§ Given request:
Write out each of the records below word for word, changing nothing.

§ Task input:
★ ★ ★

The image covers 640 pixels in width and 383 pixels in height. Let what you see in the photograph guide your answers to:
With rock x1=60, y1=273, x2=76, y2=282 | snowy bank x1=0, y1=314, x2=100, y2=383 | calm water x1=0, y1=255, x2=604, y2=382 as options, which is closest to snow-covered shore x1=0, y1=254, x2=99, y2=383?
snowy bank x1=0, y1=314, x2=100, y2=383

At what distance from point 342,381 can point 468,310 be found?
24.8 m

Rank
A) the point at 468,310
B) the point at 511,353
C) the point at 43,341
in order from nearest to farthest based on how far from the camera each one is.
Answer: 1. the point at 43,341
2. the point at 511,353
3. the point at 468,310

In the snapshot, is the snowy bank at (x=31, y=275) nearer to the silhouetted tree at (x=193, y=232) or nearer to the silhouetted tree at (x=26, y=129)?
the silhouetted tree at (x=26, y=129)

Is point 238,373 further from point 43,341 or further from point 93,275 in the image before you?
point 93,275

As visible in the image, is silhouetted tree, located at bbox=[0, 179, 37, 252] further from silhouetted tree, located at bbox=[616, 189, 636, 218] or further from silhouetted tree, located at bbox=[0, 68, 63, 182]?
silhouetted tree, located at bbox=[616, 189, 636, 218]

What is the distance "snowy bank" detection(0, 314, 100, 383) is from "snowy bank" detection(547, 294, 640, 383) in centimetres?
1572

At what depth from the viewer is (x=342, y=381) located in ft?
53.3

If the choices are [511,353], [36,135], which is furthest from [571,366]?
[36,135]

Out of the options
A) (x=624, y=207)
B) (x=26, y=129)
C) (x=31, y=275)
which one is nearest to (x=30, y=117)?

★ ★ ★

§ Output for this exercise:
The image covers 640 pixels in width and 383 pixels in height. Let what you see in the photograph guide your answers to:
With rock x1=60, y1=273, x2=76, y2=282 | snowy bank x1=0, y1=314, x2=100, y2=383 | calm water x1=0, y1=255, x2=604, y2=382 as options, which is closest to snow-covered shore x1=0, y1=254, x2=99, y2=383?
snowy bank x1=0, y1=314, x2=100, y2=383

At what distance from point 342,381 can point 468,310 be found?
24.8 m

Rank
A) the point at 468,310
B) the point at 511,353
C) the point at 43,341
in order from nearest to farthest based on how far from the camera each one is.
Answer: 1. the point at 43,341
2. the point at 511,353
3. the point at 468,310

In the snapshot, is the snowy bank at (x=31, y=275) nearer to the silhouetted tree at (x=193, y=232) or nearer to the silhouetted tree at (x=26, y=129)?
the silhouetted tree at (x=26, y=129)

Is point 238,373 further from point 43,341 or further from point 93,275 in the image before you?
point 93,275

As visible in the image, is silhouetted tree, located at bbox=[0, 179, 37, 252] further from silhouetted tree, located at bbox=[616, 189, 636, 218] or further from silhouetted tree, located at bbox=[0, 68, 63, 182]?
silhouetted tree, located at bbox=[616, 189, 636, 218]

What is the distance "snowy bank" detection(0, 314, 100, 383) is from "snowy bank" detection(547, 294, 640, 383) in centimetres?
1572

At what depth from the viewer is (x=342, y=381) located in ft?
53.3

If the choices are [511,353], [36,135], which is furthest from [571,366]?
[36,135]

Out of the options
A) (x=624, y=207)
B) (x=26, y=129)
C) (x=31, y=275)
which one is nearest to (x=30, y=117)?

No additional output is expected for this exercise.